Activity -> Each entry is to be printed again word for word.

*** Data

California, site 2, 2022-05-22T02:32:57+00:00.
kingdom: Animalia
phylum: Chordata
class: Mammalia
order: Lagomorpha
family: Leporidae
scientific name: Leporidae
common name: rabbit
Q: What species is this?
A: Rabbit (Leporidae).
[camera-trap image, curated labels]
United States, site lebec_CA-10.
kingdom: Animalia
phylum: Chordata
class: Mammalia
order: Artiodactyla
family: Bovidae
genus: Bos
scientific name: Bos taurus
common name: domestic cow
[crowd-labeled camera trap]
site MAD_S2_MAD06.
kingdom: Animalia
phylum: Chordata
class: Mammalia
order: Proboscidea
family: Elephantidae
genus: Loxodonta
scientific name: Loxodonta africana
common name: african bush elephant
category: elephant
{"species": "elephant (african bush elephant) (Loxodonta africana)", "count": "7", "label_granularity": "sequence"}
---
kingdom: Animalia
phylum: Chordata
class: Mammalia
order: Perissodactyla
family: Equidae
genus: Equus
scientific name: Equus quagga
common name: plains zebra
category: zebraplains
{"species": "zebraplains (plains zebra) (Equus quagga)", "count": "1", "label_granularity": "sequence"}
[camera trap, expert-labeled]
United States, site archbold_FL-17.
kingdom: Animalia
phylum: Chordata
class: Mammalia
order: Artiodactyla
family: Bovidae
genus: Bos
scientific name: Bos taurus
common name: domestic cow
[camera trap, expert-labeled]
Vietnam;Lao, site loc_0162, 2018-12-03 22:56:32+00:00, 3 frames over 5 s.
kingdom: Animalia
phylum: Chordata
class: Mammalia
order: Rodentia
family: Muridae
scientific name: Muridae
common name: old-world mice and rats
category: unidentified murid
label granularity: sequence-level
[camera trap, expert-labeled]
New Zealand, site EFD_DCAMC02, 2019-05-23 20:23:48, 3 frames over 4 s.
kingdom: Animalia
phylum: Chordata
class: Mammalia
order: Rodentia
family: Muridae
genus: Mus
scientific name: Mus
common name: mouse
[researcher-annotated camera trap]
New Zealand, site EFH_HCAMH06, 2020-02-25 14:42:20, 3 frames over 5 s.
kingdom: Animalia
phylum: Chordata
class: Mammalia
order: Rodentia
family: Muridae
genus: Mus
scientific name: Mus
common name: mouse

******

Worked solution ->
California, site 2, 2022-05-22T02:32:57+00:00.
kingdom: Animalia
phylum: Chordata
class: Mammalia
order: Lagomorpha
family: Leporidae
scientific name: Leporidae
common name: rabbit
Q: What species is this?
A: Rabbit (Leporidae).
[camera-trap image, curated labels]
United States, site lebec_CA-10.
kingdom: Animalia
phylum: Chordata
class: Mammalia
order: Artiodactyla
family: Bovidae
genus: Bos
scientific name: Bos taurus
common name: domestic cow
[crowd-labeled camera trap]
site MAD_S2_MAD06.
kingdom: Animalia
phylum: Chordata
class: Mammalia
order: Proboscidea
family: Elephantidae
genus: Loxodonta
scientific name: Loxodonta africana
common name: african bush elephant
category: elephant
{"species": "elephant (african bush elephant) (Loxodonta africana)", "count": "7", "label_granularity": "sequence"}
---
kingdom: Animalia
phylum: Chordata
class: Mammalia
order: Perissodactyla
family: Equidae
genus: Equus
scientific name: Equus quagga
common name: plains zebra
category: zebraplains
{"species": "zebraplains (plains zebra) (Equus quagga)", "count": "1", "label_granularity": "sequence"}
[camera trap, expert-labeled]
United States, site archbold_FL-17.
kingdom: Animalia
phylum: Chordata
class: Mammalia
order: Artiodactyla
family: Bovidae
genus: Bos
scientific name: Bos taurus
common name: domestic cow
[camera trap, expert-labeled]
Vietnam;Lao, site loc_0162, 2018-12-03 22:56:32+00:00, 3 frames over 5 s.
kingdom: Animalia
phylum: Chordata
class: Mammalia
order: Rodentia
family: Muridae
scientific name: Muridae
common name: old-world mice and rats
category: unidentified murid
label granularity: sequence-level
[camera trap, expert-labeled]
New Zealand, site EFD_DCAMC02, 2019-05-23 20:23:48, 3 frames over 4 s.
kingdom: Animalia
phylum: Chordata
class: Mammalia
order: Rodentia
family: Muridae
genus: Mus
scientific name: Mus
common name: mouse
[researcher-annotated camera trap]
New Zealand, site EFH_HCAMH06, 2020-02-25 14:42:20, 3 frames over 5 s.
kingdom: Animalia
phylum: Chordata
class: Mammalia
order: Rodentia
family: Muridae
genus: Mus
scientific name: Mus
common name: mouse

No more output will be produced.